James Murdock (Actor) .. Harkness `Mushy' Mushgrove
Steve Ihnat (Actor) .. Kaster
Born: August 07, 1934 in Czechoslovakia
Trivia: Born in Europe, Steve Ihnat spent most of his childhood and adolescence in Canada. Turning to acting, Ihnat began making the casting-call rounds in the 1950s and 1960s. He played secondary roles in theatrical features like In Like Flint (1967) and Madigan (1968), and chalked up a number of bad-guy portrayals on television. In the late 1960s, he segued into writing and directing on several episodic TV programs. He scripted and directed one theatrical feature, The Honkers (1972), before he was felled by a heart attack while attending the Cannes Film Festival. Steve Ihnat was married to actress Sally Carter, who after her husband's death loyally billed herself as Sally Carter Ihnat.
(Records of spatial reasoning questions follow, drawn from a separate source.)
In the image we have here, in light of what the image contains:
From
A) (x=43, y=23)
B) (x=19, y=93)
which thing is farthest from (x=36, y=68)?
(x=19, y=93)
John Anderson (Actor) .. Army Major
Born: October 20, 1922
Trivia: Dour, lantern-jawed character actor John Anderson attended the University of Iowa before inaugurating his performing career on a Mississippi showboat. After serving in the Coast Guard during World War II, Anderson made his Broadway bow, then first appeared on screen in 1952's The Crimson Pirate. The actor proved indispensable to screenwriters trafficking in such stock characters as The Vengeful Gunslinger, The Inbred Hillbilly Patriarch, The Scripture-Spouting Zealot and The Rigid Authority Figure. Anderson's many screen assignments included used-car huckster California Charlie in Psycho (1960), the implicitly incestuous Elder Hammond in Ride the High Country (1962), the title character in The Lincoln Conspiracy (1977) and Caiaphas in In Search of Historic Jesus (1980). A dead ringer for 1920s baseball commissioner Judge Kenesaw Mountain Landis, Anderson portrayed that uncompromising gentleman twice, in 1988's Eight Men Out and the 1991 TV biopic Babe Ruth. A veteran of 500 TV appearances (including four guest stints on The Twilight Zone), John Anderson was seen as FDR in the 1978 miniseries Backstairs in the White House, and on a regular basis as Michael Spencer Hudson in the daytime drama Another World, Virgil Earp in The Life and Legend of Wyatt Earp (1955-61) and the leading man's flinty father in MacGiver (1985-92).